ФОРМУЛИРОВКА ЗАДАНИЯ ▸ Продолжите отрывок о бегстве Треппера и аресте Жоржи де Винтер, начав сразу после его последнего предложения.

Выбрать главу

Уловка удается. В тот самый момент, когда пансион в Бур-ла-Рен оцепляет полиция, он беспрепятственно добирается до квартиры Клода Спаака и сообщает ему ужасную новость: надо бежать немедленно. Но Сюзанна Спаак—в Орлеане, она вернется только к вечеру. И что делать с детьми — тринадцатилетней девочкой и двенадцатилетним мальчиком? Треппер умоляет писателя здраво оценить ситуацию: гестапо может позвонить в дверь с минуты на минуту! Нужно исчезнуть!

Согласившись наконец с Треппером, Клод Спаак провожает его до двери и спрашивает:

— А вы, вы куда пойдете?

— Не знаю.

Эту ночь Большой шеф проведет под открытым небом, на скамейке сквера, дрожа от холода и подвергаясь риску случайного apeста во время полицейской облавы.

Вечером 17 октября Жоржи, как обычно, вернулась с прогулки на ферму. На кухне уже накрыт стол, она садится ужинать вместе с крестьянской четой, хозяевами фермы.

Криминальрат Панвиц притаился за окном. Его вооруженные до зубов помощники — во дворе, ждут сигнала. Ферма окружена немецкими полицейскими. Предусмотрительный Панвиц привел с собой пятьдесят человек.

С бьющимся сердцем, пристально наблюдая за сидящими, он медлит, не решается подать сигнал к атаке. Чего он ждет? Надеется, что к троим сотрапезникам присоединится четвертый — Большой шеф. Когда Жоржи погружает ложку в суп, он понимает, что это напрасная надежда.

«В кухню вдруг ворвались немцы, — рассказывает Жоржи де Винтер. — Их было девять человек во главе с Панвицем и Бергом. Они втолкнули меня в «ситроен». Один сел справа, другой — слева, пока мы ехали, они держали меня за руки. Панвиц сразу же заговорил со мной: «Итак, Отто (Треппер) сбежал, бросил нас…» Эдди (Треппер) научил меня, как себя вести, если я буду арестована. Поэтому я ответила: «Ну нет, вовсе нет! Он ушел, чтобы наладить дело!» И в этом месте я вставила знаменитое высказывание Бисмарка. Эдди учил меня: «Ты им скажешь: «Он ушел, чтобы готовить переговоры о мире, потому что в оценке отношений между Россией и Германией разделяет точку зрения Бисмарка». Знаете, Бисмарк всегда считал, что необходимо ладить с Россией. Услышав это, Панвиц расцвел! Настолько повеселел, что мы с ним болтали всю оставшуюся дорогу. Вообще немцы обращались со мной хорошо, почти по-родственному. Называлй меня «медхен» (барышня)».

ИСХОДНЫЕ ДАННЫЕ ▸
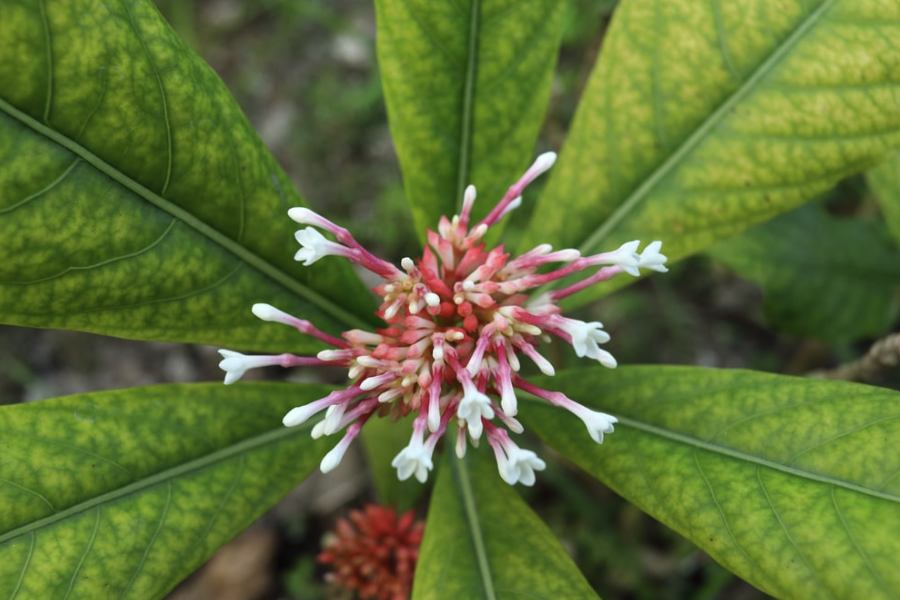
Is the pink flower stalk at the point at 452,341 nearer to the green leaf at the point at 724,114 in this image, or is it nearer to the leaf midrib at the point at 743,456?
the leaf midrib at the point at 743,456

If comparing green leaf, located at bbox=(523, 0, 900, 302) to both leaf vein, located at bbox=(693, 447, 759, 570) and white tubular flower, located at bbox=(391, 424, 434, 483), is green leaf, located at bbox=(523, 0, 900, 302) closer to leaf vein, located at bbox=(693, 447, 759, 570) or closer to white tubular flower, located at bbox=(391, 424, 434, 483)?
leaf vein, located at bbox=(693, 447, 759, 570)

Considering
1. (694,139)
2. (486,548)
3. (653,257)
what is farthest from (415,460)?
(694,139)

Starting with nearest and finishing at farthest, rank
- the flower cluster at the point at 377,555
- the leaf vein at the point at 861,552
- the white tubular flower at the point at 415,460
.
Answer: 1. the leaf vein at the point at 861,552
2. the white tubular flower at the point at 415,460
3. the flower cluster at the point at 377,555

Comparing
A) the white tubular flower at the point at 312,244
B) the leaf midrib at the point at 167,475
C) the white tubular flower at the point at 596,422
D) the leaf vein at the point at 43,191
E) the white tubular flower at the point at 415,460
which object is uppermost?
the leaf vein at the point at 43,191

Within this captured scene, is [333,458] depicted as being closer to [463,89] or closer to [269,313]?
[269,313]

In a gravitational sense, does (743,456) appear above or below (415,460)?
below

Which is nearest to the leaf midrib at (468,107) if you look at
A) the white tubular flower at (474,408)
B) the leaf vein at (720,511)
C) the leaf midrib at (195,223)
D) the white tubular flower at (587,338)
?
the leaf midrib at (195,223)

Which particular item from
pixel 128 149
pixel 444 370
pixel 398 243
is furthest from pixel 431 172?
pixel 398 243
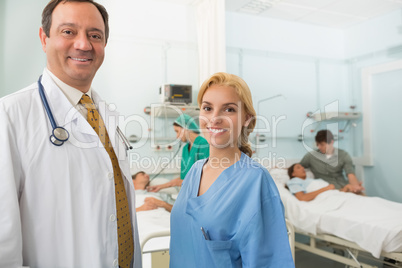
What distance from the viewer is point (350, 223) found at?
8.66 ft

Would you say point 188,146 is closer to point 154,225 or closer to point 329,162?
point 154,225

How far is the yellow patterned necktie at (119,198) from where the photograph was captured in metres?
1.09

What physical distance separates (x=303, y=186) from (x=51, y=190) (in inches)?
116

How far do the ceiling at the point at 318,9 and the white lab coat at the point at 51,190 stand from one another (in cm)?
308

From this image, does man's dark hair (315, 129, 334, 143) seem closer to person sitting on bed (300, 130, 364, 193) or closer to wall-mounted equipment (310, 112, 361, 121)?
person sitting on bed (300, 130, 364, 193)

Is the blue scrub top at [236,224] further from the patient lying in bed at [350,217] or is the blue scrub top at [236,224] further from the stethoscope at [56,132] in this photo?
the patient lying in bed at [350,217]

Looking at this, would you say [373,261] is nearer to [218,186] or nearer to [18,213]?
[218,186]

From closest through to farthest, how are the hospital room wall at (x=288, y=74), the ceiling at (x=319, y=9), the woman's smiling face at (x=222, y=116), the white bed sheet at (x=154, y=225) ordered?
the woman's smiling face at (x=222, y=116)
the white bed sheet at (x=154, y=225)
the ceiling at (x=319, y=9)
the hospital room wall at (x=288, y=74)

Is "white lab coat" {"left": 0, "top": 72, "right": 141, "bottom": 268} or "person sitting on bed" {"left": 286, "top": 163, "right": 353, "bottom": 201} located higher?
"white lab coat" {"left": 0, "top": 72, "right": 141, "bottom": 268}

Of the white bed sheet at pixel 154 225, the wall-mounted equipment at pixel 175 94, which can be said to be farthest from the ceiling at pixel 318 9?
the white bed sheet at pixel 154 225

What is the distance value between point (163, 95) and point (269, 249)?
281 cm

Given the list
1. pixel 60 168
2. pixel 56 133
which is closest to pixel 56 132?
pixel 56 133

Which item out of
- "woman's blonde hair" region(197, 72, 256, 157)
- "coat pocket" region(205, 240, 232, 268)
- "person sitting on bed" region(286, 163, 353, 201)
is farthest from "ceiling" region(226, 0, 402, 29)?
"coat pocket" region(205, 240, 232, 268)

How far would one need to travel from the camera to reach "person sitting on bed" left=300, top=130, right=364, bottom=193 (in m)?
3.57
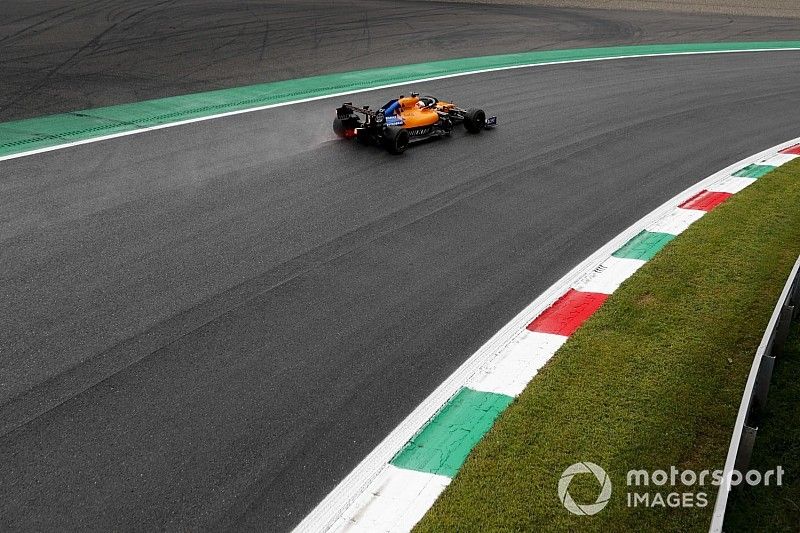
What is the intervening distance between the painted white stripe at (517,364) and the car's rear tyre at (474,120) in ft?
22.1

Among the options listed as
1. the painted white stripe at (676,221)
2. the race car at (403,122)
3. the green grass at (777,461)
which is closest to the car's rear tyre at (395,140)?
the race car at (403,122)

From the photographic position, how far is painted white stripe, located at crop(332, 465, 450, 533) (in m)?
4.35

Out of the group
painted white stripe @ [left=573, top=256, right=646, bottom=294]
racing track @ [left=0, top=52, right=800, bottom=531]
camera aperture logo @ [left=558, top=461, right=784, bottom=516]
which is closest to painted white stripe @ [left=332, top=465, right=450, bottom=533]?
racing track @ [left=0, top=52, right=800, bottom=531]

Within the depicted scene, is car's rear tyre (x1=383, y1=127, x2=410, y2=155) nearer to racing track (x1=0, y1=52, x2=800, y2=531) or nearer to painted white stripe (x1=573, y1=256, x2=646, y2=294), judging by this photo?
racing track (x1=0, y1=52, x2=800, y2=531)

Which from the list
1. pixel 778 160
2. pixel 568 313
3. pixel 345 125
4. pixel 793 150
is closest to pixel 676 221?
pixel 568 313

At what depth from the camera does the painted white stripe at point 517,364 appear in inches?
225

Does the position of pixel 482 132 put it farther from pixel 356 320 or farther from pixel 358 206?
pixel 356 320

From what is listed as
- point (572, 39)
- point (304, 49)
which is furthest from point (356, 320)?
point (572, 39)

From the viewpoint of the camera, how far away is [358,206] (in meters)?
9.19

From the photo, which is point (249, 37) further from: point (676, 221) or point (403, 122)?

РЕЗУЛЬТАТ ВЫПОЛНЕНИЯ ▸
Криминальрат ликует. Наконец-то он чувствует, что вновь овладел ситуацией. Треппер, конечно, все еще на свободе, но какое это имеет значение, если он действительно бежал, чтобы организовать переговоры между Москвой и Берлином? Совершенно очевидно, что Жоржи не связана с политикой. Она не могла бы приписать Большому шефу того, что он не говорил. Высказывание по поводу Бисмарка особенно примечательно.

Между прочим, поразмыслив хорошенько, Панвиц уже не видит ничего странного в том, что его бывший узник употребляет свою свободу на завершение дела, начатого в тюрьме. С точки зрения криминальрата Треппер даже после побега вынужден идти только в этом направлении: в досье гестапо собраны доказательства его многочисленных предательств (Максимович, Кац выданы им). Если он не хочет, чтобы Москве стало известно об этом, не хочет умереть от рук тех, кто сейчас прячет его, ему придется выполнять волю зондеркоманды. Наверное, он даже связывает все свои надежды на реабилитацию со счастливым завершением Большой игры, верит, что Москва не поставит прошлое в вину человеку, который обеспечит ей мир с Германией.

Но тогда почему же этот идиот ничего не сообщает Панвицу? Почему не информирует его о предпринятых шагах? Почему вынуждает заниматься этой бесконечной охотой, которая так всех изматывает и отнимает столько времени?

Арест Жоржи поможет поставить все на свои места.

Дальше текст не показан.